It is easy to see that if $A$ is nonempty, then $\omega(A)$ is a
nonempty, closed, invariant set, so $(\omega(A),f)$ is a
dynamical system. If $\varphi: (X,f) \rightarrow (Y,g)$ is a
homomorphism, then $\varphi(\omega_{f}(A)) =
\omega_{g}(\varphi(A))$.
\begin{dfn}
A dynamical system $(X,f)$ is chaotic, if the set of its periodic
points is dense in $X$ and if for any open nonempty sets $U,V
\subseteq X$ there exists $k>0$ with $f^{k}(U) \cap V \neq 0$
(topological transitivity). The system $(X,f)$ has chaotic
limits, if for each $x \in X$ there exists $A \subseteq X$, such
that $x \in A$ and $\omega(A)$ is chaotic.
\end{dfn}
\noindent
In particular a finite system is chaotic iff it is an orbit of a
periodic point, and any finite system has chaotic limits. If
$\omega(x)$ is a periodic orbit for each $x \in X$, then $(X,f)$
is a system with chaotic limits. Moreover if $X$ or $\omega(X)$
is chaotic, then $(X,f)$ has chaotic limits. It is easy to see
that a factor of a chaotic dynamical system is chaotic, and a
factor of a system with chaotic limits has chaotic limits.
\section{Finite automata}
Let $A$ be a finite alphabet and $N=\{0,1,...\}$ the set of
non-negative integers. We frequently use alphabet $2=\{0,1\}$.
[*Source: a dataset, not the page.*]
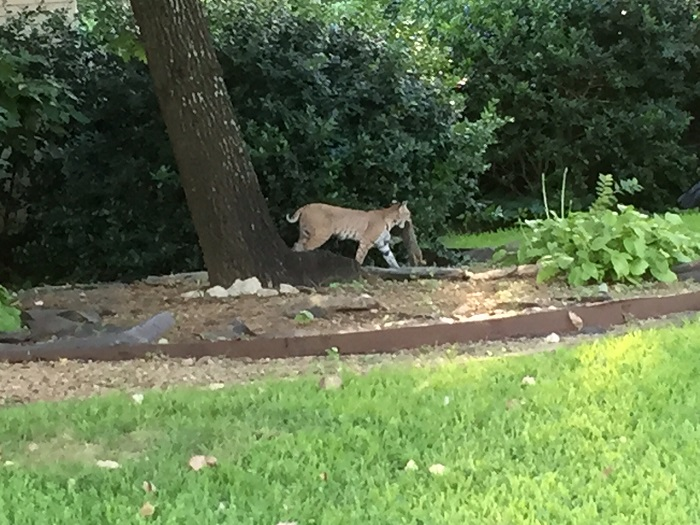 The much discussed Preston Hollow bobcat, photo via candysdirt.com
Denote $A^{N}= \{u = u_{0}u_{1}... : u_{i} \in A \}$ the set of
infinite sequences of letters of $A$, $A^{*}$ the set of finite
sequences, and $\overline{A^{*}} = A^{*} \cup A^{N}$. Denote
$:u:$ the length of a sequence $u \in \overline{A^{*}}$,
($0 \leq :u: \leq \infty)$, and $\wedge$ the word of zero length so,
$u_{i}=\wedge$ for $i>:u:$. Denote $u_{:i} = u_{0}...u_{i-1}$ the
initial substring of $u$ of length $i$, and write $u \sqsubseteq v$,
if $u$ is an initial substring of $v$. If $u \in A^{*}$,
denote $\overline{u} \in A^{N}$ the infinite repetition of $u$,
defined by $\overline{u}_{k:u:+i} = u_{i}$. Define a metric
$\varrho_{A}$ on $\overline{A^{*}}$ by $\varrho_{A}(u,v) =
2^{-n}$, where $n = \inf\{i \geq 0: u_{i} \neq v_{i} \}$.
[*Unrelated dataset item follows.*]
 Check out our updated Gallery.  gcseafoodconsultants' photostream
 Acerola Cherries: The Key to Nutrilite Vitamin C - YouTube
We define the shift $\sigma: \overline{A^{*}} \rightarrow
\overline{A^{*}}$ by $\sigma(u)_{i}=u_{i+1}$, thus
$\sigma(\wedge) = \wedge$. We use also inverse shifts. To unify
the formalism, suppose that $\bullet, \sharp$ are symbols not
occurring in $A$, and define $\sigma_{a}: A^{N} \rightarrow
A^{N}$ for $a \in A \cup \{\bullet,\sharp\}$ by
\[ \begin{array}{ll}
\sigma_{\sharp}(u_{0}u_{1}u_{2}...) = u_{1}u_{2}u_{3}...\\
\sigma_{\bullet}(u_{0}u_{1}u_{2}...) = u_{0}u_{1}u_{2}...\\
\sigma_{a}(u_{0}u_{1}u_{2}...) = au_{0}u_{1}... & \mbox{ for }
a \in A \end{array} \]
An automaton (finite, stack or Turing) is a finite control
attached to one or more tapes with some rules of access to them.
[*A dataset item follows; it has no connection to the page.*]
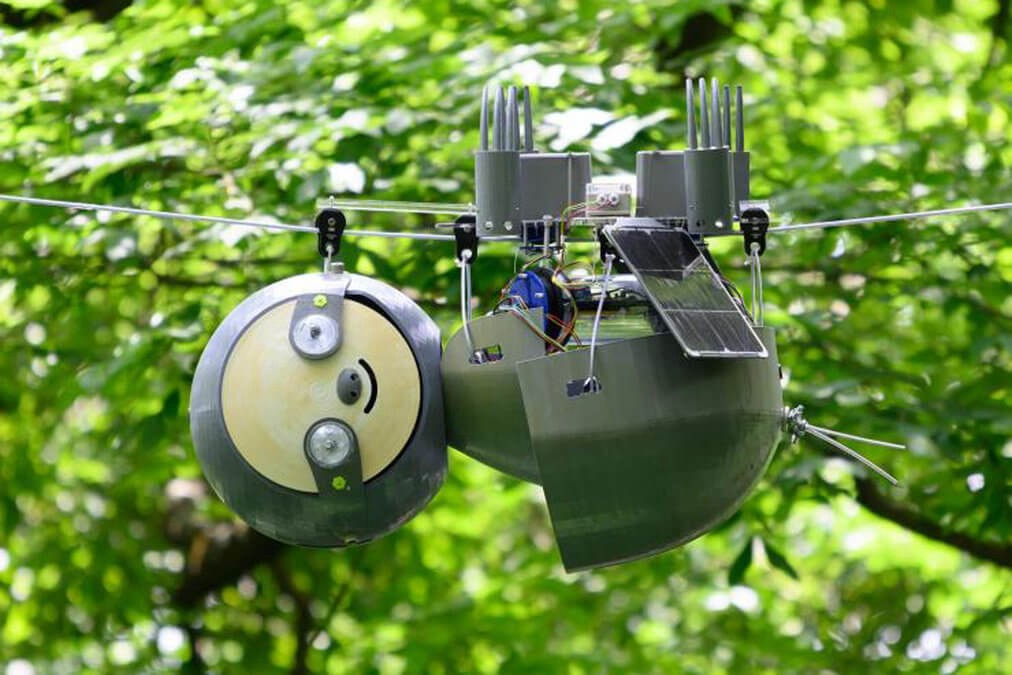 This robotic sloth is (slowly) monitoring endangered species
For formal reasons it is simpler to conceive an automaton as a
finite system of infinite tapes, which interact at their ends.
In general case these tapes are stacks, so a letter can be either
read or written to them. Two stacks already can be used to
simulate any Turing machine. Finite automata possess only input
or output tapes, which move in one direction only.
\begin{dfn}
Let $T$ be a finite set (of tapes) and for each $t \in T$ let
$A_{t}$ be a finite alphabet. Denote $Q = \prod_{t \in T} A_{t}$,
$X = \prod_{t \in T} A_{t}^{N}$ the state space with a product
metric $\varrho$, and $\pi:X \rightarrow Q$ the projection
defined by $\pi(u)_{t} = u_{t0}$. An automaton with tapes $T$,
alphabets $A_{t}$ and transition functions
$f_{t}: Q \rightarrow A_{t} \cup \{\bullet,\sharp\}$
is a dynamical system $(X,f)$ defined by
\[ f(u)_{t} = \sigma_{f_{t} \pi(u)}(u_{t}) ,\;\; u \in X,\;\; t \in T \]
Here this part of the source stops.